In the aerospace industry, the performance criteria required for materials are significantly higher than in other sectors. They include prioritizing metrics like good fatigue resistance, high stiffness, high strength, and lightweight.
The military sector was the first to use composites, and after gaining success, transitioned it to the commercial aviation industry.
The Airbus 320 comprises several components, such as the tailplane and fin, and saves around 800kg with composites, which would otherwise be used with aluminum production. Composite materials make up more than 20% of the A380 airframe. Glass-fiber reinforced and carbon-fiber reinforced are widely used indoors, tail surfaces, fuselage sections, and wings.
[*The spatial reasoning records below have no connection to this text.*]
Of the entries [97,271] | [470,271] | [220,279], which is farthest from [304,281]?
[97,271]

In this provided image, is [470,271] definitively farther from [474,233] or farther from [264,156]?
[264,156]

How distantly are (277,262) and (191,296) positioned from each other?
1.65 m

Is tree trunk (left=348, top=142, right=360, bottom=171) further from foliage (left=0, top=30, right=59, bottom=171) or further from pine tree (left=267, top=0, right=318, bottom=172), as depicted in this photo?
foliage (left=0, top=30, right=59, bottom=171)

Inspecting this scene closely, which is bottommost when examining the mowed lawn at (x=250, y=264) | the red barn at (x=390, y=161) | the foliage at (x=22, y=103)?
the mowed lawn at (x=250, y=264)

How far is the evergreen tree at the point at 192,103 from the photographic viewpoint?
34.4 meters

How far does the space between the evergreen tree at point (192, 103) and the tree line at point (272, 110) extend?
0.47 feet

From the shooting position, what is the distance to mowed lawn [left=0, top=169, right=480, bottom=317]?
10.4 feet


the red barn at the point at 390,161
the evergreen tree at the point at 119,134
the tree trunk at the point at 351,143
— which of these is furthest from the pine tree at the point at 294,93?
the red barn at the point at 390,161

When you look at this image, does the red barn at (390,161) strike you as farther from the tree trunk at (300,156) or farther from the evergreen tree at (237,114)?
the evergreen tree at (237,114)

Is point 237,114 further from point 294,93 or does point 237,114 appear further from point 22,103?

Fiberglass is made of glass fibers encompassed in a resin matrix – this is the most common composite material. First used in the Boeing 707 passenger jet design, it has gained plenty of prominence over the years.
After the 1980s, composites were used to produce secondary wing and tail components, such as rudders and wing trailing edge panels.
Over the last few decades, Boeing has continued to expand the amount of composite material in its aircraft. In fact, advanced composites make up 50% of the Boeing 787 Dreamliner. It includes the key structural parts, mainly advanced carbon laminate, and carbon composites, and is a significant shift from an earlier time when fiberglass composites were used instead.
On a similar note, aramid fibers are used to build edge wing components (both leading and trailing), floors, and fuel tanks.
Commercial aerospace manufacturers are in a conundrum: they have to keep up with the rising fuel costs while improving the aircraft’s performance, and reducing weight are equally important at the same time.
Considering the current progress of composite construction, it is likely that next-generation airplanes will be mostly made of advanced composites.
Still, there are some obstacles to tackle before composites can entirely replace metal alloys and other traditional materials, especially in larger aircraft. These hurdles include the cost of composites; they are more expensive. Besides, they also need more resources, such as fabrication machines and a larger labor force.
Meanwhile, composite technology is evolving rapidly, and the introduction of more advanced composites like carbon nanotubes will improve the mainstream adoption of composites.